[Exercise material Boundary: Start]
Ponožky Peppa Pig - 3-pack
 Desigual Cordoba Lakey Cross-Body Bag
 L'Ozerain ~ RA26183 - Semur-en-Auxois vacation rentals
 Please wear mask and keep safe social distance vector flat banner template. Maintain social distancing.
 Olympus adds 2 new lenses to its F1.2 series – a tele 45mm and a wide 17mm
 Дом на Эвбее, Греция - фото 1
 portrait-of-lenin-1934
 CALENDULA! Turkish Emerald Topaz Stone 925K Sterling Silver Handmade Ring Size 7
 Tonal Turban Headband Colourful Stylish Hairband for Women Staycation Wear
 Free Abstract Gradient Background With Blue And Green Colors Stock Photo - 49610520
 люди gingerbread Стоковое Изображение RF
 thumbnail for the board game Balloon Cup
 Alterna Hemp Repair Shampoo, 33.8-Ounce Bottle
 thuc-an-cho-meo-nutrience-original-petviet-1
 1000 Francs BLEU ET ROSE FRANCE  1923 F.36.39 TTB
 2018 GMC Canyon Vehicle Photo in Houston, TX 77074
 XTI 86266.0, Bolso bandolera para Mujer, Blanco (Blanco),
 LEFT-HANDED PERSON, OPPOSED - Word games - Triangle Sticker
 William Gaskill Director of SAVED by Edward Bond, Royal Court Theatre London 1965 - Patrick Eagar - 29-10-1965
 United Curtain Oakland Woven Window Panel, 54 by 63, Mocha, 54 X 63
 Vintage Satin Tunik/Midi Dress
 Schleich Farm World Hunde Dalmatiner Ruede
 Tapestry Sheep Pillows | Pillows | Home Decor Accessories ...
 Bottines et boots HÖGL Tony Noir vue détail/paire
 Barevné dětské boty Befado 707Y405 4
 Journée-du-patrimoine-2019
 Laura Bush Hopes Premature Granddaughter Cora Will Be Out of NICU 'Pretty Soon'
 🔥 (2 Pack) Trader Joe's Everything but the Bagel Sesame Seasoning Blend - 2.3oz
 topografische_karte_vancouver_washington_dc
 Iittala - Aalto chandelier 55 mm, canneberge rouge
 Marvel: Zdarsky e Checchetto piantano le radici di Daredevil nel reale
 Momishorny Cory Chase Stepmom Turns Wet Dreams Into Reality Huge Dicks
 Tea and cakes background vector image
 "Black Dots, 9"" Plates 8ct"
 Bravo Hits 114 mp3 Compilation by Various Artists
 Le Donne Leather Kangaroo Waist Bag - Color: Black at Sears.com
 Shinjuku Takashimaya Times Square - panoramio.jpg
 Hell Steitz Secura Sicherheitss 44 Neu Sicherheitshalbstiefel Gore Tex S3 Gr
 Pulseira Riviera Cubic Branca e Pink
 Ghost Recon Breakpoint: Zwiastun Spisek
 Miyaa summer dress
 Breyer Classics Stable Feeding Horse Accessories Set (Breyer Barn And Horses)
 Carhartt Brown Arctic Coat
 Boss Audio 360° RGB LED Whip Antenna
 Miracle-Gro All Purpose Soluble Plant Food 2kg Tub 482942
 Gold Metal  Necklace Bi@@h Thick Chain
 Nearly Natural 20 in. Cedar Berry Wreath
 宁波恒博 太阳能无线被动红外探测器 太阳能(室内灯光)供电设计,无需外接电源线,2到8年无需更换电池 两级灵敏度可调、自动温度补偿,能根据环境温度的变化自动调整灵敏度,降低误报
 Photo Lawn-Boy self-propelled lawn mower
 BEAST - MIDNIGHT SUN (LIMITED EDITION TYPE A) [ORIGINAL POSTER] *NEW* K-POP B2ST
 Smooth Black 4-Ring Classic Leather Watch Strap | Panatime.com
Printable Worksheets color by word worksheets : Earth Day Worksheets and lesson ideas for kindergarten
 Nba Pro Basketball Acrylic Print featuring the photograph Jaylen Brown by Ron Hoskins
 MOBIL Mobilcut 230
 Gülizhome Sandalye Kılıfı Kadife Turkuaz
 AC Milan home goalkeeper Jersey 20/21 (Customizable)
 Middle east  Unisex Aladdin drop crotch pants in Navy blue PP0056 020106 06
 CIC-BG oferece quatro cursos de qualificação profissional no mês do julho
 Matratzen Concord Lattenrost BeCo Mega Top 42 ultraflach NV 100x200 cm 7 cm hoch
[Exercise material Boundary: End]
**Work order:** When a line in the records contains the string "Leather", it counts; state how many lines count, with no other words.

**Answer box:** 2